Repeat verbatim the lines of the data below, beginning with the line containing "What is the length of separation" and continuing to the end.

__________________________________________________

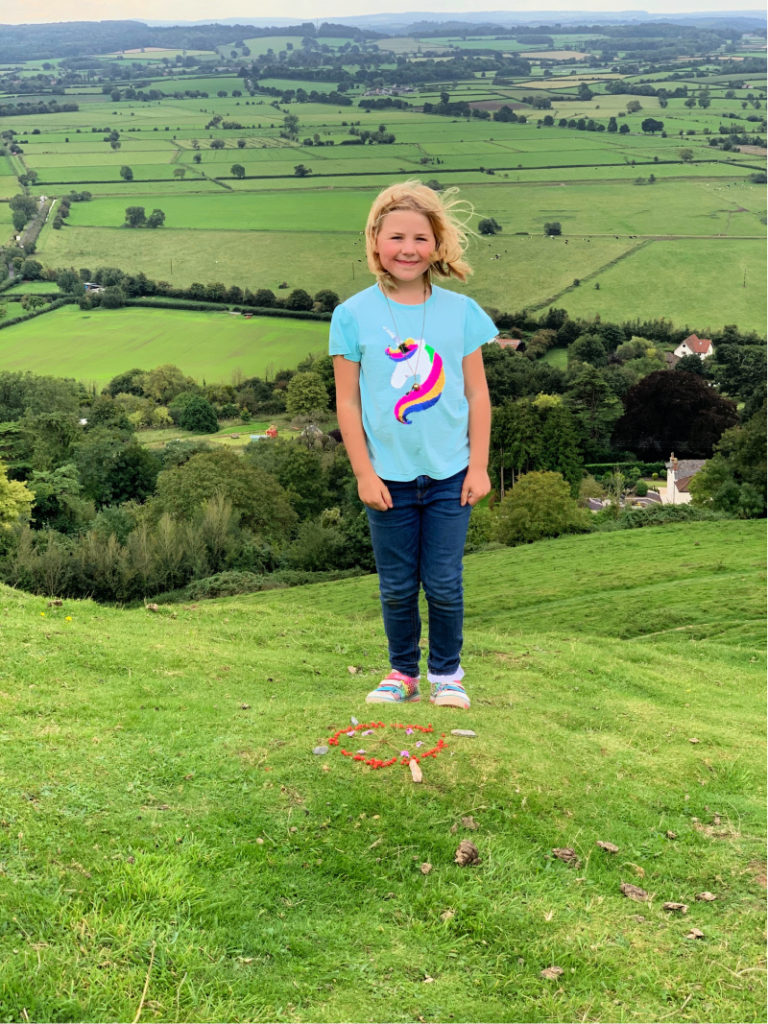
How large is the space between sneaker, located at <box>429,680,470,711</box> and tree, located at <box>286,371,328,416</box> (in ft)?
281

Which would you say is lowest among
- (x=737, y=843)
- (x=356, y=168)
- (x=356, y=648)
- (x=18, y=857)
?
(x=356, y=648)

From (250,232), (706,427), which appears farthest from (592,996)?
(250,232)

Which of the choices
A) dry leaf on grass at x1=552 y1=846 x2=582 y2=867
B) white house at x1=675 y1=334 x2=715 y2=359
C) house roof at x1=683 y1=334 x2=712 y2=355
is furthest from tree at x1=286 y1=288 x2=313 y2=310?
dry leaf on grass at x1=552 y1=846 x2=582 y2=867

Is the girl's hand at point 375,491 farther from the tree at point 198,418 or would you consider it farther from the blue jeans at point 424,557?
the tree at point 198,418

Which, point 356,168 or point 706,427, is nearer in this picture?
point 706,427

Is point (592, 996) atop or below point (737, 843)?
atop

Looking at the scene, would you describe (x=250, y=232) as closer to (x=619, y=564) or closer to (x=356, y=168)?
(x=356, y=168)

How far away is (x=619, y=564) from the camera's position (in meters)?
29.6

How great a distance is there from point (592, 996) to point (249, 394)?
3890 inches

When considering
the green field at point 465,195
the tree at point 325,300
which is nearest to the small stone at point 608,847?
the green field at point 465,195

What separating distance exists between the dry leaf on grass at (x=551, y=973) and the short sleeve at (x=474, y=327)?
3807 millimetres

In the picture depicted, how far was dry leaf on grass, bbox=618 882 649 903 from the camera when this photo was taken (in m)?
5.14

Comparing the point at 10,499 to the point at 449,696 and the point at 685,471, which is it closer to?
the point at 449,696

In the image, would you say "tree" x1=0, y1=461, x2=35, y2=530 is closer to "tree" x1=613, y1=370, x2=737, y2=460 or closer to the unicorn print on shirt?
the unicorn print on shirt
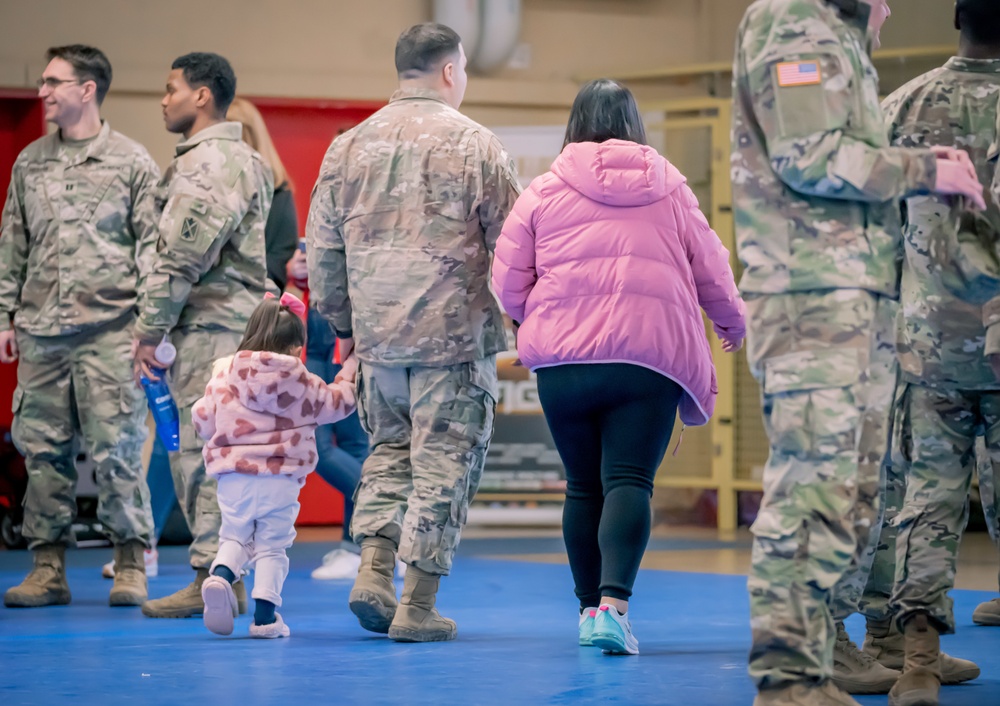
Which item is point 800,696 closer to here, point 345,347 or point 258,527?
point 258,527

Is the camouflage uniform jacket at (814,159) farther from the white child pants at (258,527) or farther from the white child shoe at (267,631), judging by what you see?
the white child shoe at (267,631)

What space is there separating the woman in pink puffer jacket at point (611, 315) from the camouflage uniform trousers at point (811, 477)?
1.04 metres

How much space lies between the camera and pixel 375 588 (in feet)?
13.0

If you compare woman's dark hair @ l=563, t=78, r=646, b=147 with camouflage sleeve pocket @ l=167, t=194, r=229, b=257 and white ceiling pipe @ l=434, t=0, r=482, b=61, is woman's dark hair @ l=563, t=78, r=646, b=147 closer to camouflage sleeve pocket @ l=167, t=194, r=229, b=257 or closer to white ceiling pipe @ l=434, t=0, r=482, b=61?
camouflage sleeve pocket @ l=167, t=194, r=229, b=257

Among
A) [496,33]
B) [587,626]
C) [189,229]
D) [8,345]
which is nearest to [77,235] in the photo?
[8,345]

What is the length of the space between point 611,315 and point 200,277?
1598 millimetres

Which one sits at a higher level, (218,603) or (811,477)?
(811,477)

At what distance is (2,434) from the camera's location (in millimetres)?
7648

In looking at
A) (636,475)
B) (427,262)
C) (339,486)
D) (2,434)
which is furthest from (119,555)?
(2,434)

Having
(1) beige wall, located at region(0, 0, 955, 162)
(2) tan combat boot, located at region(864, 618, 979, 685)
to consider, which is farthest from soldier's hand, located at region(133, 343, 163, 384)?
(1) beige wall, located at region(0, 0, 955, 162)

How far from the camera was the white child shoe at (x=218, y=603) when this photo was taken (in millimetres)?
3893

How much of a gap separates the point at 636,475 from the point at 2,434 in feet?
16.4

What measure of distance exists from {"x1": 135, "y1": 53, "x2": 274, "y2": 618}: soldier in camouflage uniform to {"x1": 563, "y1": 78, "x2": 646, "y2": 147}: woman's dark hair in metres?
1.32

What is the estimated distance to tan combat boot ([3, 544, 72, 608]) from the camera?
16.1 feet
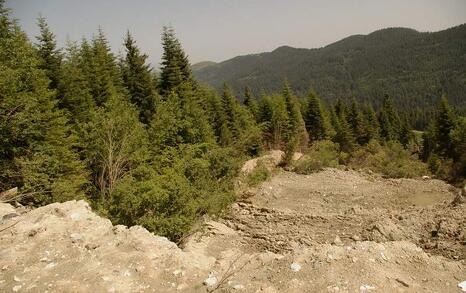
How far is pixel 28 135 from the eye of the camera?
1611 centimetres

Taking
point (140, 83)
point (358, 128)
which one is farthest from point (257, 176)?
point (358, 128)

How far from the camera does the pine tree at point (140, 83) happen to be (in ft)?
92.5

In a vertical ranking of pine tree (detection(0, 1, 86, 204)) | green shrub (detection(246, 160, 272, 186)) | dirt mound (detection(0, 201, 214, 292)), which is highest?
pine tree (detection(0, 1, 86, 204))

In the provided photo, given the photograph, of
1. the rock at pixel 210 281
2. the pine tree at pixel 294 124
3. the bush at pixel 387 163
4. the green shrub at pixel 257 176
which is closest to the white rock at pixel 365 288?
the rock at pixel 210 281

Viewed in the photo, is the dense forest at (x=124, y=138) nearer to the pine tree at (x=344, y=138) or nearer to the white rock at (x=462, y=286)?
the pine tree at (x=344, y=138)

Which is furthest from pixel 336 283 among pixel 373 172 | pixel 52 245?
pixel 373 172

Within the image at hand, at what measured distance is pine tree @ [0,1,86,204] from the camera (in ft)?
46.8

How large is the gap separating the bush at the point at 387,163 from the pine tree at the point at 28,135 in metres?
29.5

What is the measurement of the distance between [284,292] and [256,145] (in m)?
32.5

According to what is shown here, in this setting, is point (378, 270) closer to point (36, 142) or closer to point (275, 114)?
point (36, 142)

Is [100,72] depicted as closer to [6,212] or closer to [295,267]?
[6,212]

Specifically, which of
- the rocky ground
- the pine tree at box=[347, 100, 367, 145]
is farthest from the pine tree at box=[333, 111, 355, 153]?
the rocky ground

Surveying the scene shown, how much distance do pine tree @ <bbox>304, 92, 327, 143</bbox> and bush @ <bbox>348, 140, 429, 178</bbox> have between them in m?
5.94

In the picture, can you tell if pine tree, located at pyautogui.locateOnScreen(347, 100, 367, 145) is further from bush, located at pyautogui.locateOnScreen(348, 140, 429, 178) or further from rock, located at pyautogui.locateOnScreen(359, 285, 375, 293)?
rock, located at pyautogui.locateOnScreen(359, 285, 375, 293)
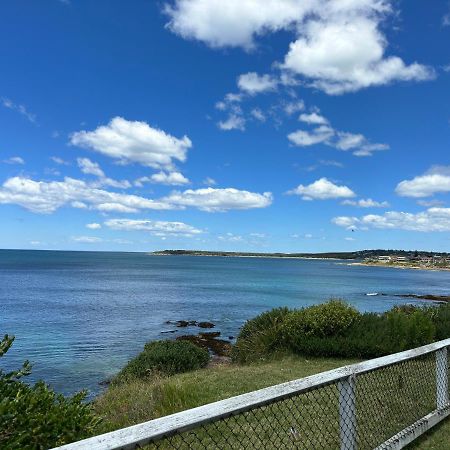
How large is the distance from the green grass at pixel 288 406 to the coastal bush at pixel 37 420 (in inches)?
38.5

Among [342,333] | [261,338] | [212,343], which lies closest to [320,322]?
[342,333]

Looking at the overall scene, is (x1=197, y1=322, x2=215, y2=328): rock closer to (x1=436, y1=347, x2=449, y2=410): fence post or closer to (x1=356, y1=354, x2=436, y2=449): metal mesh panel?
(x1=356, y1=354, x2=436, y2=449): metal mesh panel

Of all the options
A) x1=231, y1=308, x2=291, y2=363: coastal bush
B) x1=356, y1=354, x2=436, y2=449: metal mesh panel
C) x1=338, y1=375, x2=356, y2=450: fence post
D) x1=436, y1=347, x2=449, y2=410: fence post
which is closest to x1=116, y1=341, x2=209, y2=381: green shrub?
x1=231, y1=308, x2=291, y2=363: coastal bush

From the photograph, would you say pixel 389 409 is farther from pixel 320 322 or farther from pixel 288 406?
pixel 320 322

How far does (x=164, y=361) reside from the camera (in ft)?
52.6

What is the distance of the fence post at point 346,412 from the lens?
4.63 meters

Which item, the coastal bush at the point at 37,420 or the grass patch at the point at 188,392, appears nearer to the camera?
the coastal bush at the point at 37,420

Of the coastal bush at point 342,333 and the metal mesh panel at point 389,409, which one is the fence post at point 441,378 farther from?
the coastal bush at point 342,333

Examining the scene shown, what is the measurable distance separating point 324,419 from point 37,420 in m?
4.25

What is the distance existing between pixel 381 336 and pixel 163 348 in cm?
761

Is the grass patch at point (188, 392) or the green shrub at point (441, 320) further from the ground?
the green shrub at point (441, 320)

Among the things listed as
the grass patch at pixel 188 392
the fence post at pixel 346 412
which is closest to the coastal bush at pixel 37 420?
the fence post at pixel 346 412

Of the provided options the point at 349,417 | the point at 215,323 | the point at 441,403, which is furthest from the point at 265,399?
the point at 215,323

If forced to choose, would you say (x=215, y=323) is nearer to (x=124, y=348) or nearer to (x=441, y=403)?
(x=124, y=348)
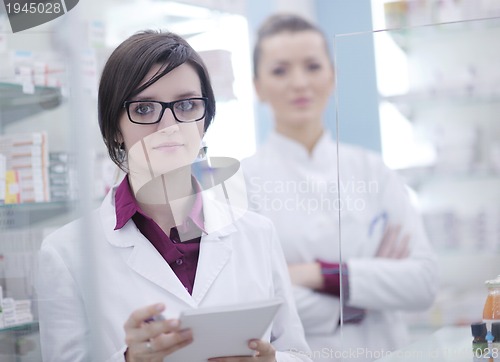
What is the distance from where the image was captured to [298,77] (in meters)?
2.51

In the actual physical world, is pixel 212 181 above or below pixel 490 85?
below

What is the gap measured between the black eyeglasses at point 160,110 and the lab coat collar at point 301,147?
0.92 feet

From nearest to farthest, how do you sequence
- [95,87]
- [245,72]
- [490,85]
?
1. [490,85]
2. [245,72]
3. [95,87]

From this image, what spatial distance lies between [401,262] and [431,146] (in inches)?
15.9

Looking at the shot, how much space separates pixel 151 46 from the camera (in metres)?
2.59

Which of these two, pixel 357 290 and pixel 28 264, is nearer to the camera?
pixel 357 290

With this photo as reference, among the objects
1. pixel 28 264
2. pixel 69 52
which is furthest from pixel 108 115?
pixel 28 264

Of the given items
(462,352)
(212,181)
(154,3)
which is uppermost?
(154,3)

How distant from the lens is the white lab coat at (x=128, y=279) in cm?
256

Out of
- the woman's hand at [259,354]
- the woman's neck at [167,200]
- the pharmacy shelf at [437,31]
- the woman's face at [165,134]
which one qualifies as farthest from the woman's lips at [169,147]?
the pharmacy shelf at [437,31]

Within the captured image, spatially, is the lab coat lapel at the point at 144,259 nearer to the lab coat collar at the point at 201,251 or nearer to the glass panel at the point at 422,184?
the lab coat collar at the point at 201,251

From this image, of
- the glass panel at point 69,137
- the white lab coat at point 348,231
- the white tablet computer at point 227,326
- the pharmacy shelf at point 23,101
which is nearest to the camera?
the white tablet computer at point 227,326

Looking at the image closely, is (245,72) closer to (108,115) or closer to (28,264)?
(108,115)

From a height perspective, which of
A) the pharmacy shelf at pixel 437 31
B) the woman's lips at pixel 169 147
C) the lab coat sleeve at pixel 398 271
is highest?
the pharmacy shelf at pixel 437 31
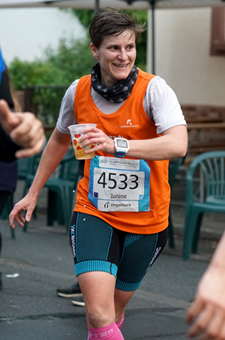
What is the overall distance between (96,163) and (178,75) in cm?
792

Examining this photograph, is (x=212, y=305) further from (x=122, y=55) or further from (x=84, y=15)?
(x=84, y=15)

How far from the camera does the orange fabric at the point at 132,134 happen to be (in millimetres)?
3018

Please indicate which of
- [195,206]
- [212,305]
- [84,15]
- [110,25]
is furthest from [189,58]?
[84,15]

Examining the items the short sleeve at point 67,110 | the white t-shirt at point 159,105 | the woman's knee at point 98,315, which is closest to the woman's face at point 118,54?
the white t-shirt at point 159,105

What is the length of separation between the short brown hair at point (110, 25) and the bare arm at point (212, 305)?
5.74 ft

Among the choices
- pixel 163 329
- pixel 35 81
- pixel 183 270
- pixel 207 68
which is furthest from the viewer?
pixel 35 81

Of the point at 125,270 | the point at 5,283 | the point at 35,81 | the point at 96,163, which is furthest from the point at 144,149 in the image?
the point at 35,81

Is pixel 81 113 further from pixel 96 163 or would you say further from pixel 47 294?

__________________________________________________

# RESPONSE BELOW
What is the length of separation between the short brown hair at point (110, 25) and the bare arm at point (212, 305)?
5.74 ft

Among the choices
- pixel 163 329
- pixel 35 81
- pixel 183 270
- pixel 207 68
which is furthest from the viewer?
pixel 35 81

Of the point at 125,270 | the point at 5,283 | the point at 35,81 | the point at 96,163, which is furthest from the point at 144,149 in the image?
the point at 35,81

Is pixel 81 113 further from pixel 96 163 or would you say further from pixel 47 294?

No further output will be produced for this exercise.